CHARLESTON, W.Va. -- A Raleigh County-based analytical laboratory company is adding a new department, equipment and doubling its building space as it continues to grow, the company's vice president said Thursday.

The West Virginia Economic Development Authority gave preliminary approval for a $900,000 loan to Analabs Inc.

Analabs, the largest drug testing company in the state, works with Drug and Alcohol Program Management Services, said Kelli Harrison, vice president of Analabs.

The company also provides drug testing and lab work for air quality testing, waste and drinking water plants, coal companies, engineering firms, public school systems and more, she said.

Part of the EDA loan will help fund the Crab Orchard-based company's $400,000 investment in equipment for its new organic analysis department.

Analabs has performed inorganic analysis since it opened in 1987. Inorganic testing incorporates metals and nutrients and is used for the coal industry whereas organic testing is used for landfills, hazardous waste sites and drinking water facilities, Harrison said.

The rest of the loan will go toward the 7,000 square feet of additional space that will be added to the existing 7,000-square-foot facility.

"We're progressively getting larger.
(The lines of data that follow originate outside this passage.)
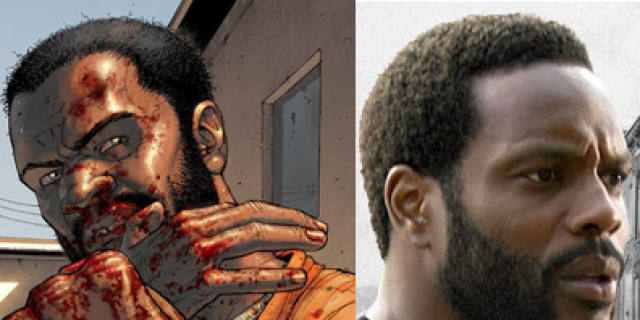 tyreese-chad-coleman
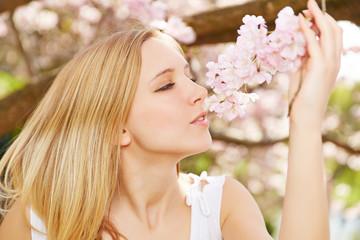 Entspannung und Wellness im Frühling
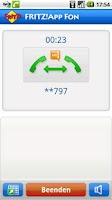 Screenshot of FRITZ!App Fon Lab
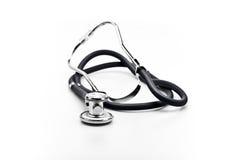 Stetoscopio dello strumento medico Immagine Stock Libera da Diritti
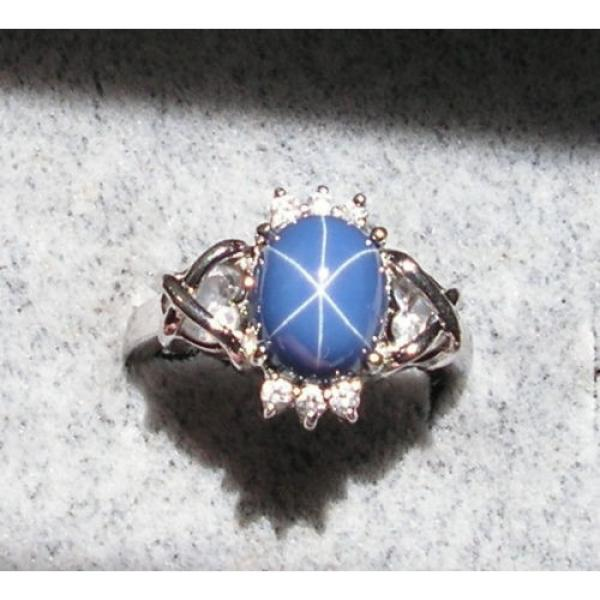 VINTAGE SIGNED LINDE LINDY CF BLUE STAR SAPPHIRE CREATED C H RING RD PLT .925 SS #1 image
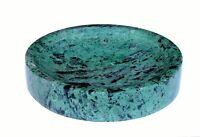 Natural Marble Stone Soap Dish for Bath, Tub, Wash Basin Green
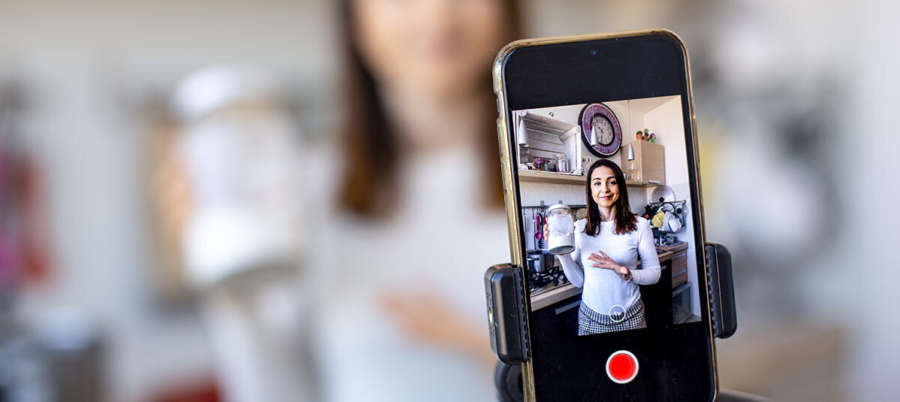 Digital Mums A guide to using video for social media marketing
We've grown a lot over the last several years," Harrison said.

She said construction hasn't started on the new building and won't for a "couple of months."
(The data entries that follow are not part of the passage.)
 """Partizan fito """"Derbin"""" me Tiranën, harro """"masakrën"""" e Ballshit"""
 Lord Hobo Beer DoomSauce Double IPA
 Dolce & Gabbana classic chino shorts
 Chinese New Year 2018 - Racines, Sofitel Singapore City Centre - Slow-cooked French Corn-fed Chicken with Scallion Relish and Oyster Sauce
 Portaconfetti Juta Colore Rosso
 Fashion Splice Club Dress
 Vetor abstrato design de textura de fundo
The expansion is necessary because the inorganic and organic labs can't share the same air unit system.

"We have to have a new building because that [organic] type of analysis has to be air-locked," Harrison said. "The type we do currently has components and chemicals that would contaminate the organic analysis and that can't be in the same air space."

The extra space will also house more offices and a clean room that will be used to analyze low levels of mercury, Harrison said.

Analabs already tests mercury, but there is an updated low level mercury requirement businesses must meet now, she said.

No other lab in the state tests for low-level mercury, Harrison said.

"When coal companies have to apply for a new permit, they have to look for low level mercury. Sewage plants and landfills have to do it, too," Harrison said. "The level was lowered from what they had to look for previously. [Before], you could just use regular mercury analysis, but because they lowered the level, you have to look for the detection level done with low level mercury."

The loan is expected to add 14 jobs over the next three years, according to the EDA.

Also on Thursday, EDA board members approved a resolution to submit a $5 million offer for Silgan Plastics Corporation's 120,000-square foot warehouse and distribution facility in Triadelphia from the Ohio County Development Authority.

The Ohio County Development Authority constructed the building beginning in 2011 and has been leasing the space to Silgan Plastics, which has 20 plants in the Midwest.

The plastics company uses the space as storage for its container products and some manufacturing.

"To entice Silgan to expand in West Virginia, the Ohio County Development Authority only borrowed money to build the building knowing we're going to buy the building," said David Warner, executive director of the EDA.